Thereafter Jeanne and her progeny moved from their four-story apartment building at 203 E. 82nd St. to Evanston (“for a split second”), and then to Sandburg Village on the Near North Side. Just up the street, in Lincoln Park, Beals continued her scholarship-facilitated education at the elite and progressive Francis W. Parker School, to which she’d been commuting since pre-kindergarten. As before, her learning continued at home. But Jeanne Beals, whom Jennifer has characterized as “very strong and very, very smart,” was less didactic educator than passionate enthusiast when it came to sparking her daughter’s interest in various subjects.

“She was taking an adult education course at the University of Chicago,” Beals recalled. “And she came home and she had been reading [Virgil’s] ‘The Aeneid.’ And she said, ‘You’re never gonna believe what that bastard, Aeneas, did to Dido!’ and she’d start telling the story. And I thought, ‘Wow, that sounds really good.’”

In the late 1970s, encouraged by her friends and Francis Parker schoolmates Page and Daryl Hannah (the latter of future big-screen fame), Beals began cashing in on her exotic looks and megawatt smile by entering the world of modeling. If nothing else, posing for pictures paid more than her gig at an Oak Street ice cream shop.

“She didn’t know what to do, so she did anything we wanted, which was wonderful,” says celebrated Chicago photographer Victor Skrebneski, who first snapped Beals. Before long, his subject was gracing the cover of Chicago magazine, appearing in the Sun-Times and jetting to New York and Paris during summers off.

“It’s not as if I wanted to be an actor or I wanted to be a model,” Beals said. “I never really imagined, literally, that someone would pay me to do it. But I knew that I had to find a way to make enough money to go to school.”

Despite early success with modeling and the much-needed funds it brought in, Beals continued to make education a top priority. During her senior year of high school she applied to Yale without her mother’s knowledge — and was accepted. She’d soon have more than enough scratch to pay her way.

- _Brief 1_
Reproduce the records from the line containing "How extensive is" through the end of the records, swapping "vertically" for "on the vertical axis" and keeping everything else unchanged.
The text and the records have no connection to each other.

[Dataset rows]

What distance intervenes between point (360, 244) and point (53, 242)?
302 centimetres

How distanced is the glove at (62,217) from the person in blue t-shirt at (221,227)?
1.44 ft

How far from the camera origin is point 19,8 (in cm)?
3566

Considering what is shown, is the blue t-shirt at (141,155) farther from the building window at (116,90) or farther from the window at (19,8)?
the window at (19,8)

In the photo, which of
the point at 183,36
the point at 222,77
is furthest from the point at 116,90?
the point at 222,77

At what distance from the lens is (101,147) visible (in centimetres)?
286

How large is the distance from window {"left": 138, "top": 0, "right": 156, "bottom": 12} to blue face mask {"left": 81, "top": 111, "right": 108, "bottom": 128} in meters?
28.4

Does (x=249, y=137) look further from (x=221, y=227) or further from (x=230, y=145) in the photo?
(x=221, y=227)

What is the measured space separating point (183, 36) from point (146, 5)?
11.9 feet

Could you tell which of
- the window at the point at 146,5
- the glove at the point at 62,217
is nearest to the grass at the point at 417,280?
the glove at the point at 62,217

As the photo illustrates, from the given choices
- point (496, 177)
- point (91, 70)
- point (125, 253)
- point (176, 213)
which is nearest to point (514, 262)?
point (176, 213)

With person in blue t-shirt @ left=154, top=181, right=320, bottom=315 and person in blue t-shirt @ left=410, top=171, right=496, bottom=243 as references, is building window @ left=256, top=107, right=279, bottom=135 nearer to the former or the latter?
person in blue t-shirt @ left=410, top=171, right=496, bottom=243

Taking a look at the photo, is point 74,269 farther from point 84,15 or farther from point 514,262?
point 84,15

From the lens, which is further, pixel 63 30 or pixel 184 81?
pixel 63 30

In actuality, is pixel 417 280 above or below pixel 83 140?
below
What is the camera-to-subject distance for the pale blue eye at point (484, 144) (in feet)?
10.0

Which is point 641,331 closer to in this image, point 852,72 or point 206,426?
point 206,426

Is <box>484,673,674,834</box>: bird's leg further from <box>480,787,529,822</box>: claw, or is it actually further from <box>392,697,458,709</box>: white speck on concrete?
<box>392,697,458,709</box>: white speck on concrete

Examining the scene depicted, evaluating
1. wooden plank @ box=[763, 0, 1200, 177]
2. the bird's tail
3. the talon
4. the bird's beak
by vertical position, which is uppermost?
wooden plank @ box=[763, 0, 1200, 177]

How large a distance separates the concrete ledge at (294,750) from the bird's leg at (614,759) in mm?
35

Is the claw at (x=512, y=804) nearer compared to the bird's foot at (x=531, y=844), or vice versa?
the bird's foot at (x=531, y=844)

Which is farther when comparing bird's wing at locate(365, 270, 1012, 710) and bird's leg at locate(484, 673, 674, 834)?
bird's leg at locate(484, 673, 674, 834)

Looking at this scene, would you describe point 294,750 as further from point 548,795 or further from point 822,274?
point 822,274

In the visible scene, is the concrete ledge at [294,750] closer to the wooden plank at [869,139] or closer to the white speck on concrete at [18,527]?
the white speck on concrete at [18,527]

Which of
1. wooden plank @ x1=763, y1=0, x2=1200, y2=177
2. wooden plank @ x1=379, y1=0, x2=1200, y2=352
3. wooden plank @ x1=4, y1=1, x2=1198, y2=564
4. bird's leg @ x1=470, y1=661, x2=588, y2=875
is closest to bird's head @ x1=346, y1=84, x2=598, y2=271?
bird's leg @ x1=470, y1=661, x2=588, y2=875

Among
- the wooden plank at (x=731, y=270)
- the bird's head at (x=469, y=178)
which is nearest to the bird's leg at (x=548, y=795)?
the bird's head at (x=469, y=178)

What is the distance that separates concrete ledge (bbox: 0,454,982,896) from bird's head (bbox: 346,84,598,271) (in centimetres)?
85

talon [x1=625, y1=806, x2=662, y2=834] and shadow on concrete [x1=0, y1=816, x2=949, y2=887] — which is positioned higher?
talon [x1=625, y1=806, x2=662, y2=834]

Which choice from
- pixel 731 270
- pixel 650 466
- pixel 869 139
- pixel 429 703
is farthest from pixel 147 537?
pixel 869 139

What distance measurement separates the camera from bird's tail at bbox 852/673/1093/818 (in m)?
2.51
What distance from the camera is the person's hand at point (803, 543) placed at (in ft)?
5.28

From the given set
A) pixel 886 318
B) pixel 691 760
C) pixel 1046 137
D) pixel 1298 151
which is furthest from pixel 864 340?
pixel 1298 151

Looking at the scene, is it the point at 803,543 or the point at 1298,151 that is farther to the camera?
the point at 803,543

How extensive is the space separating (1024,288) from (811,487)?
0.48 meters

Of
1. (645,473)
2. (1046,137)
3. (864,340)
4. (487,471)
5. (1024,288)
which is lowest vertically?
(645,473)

- _Brief 2_
According to the article about Jennifer Beals, which university did she apply to during her senior year of high school without her mother's knowledge?

- _Full output 1_
How extensive is the space separating (1024,288) from (811,487)?
0.48 meters

Of
1. (645,473)
2. (1046,137)
3. (864,340)
4. (487,471)
5. (1024,288)
which is lowest on the vertical axis?
(645,473)

- _Full output 2_
Yale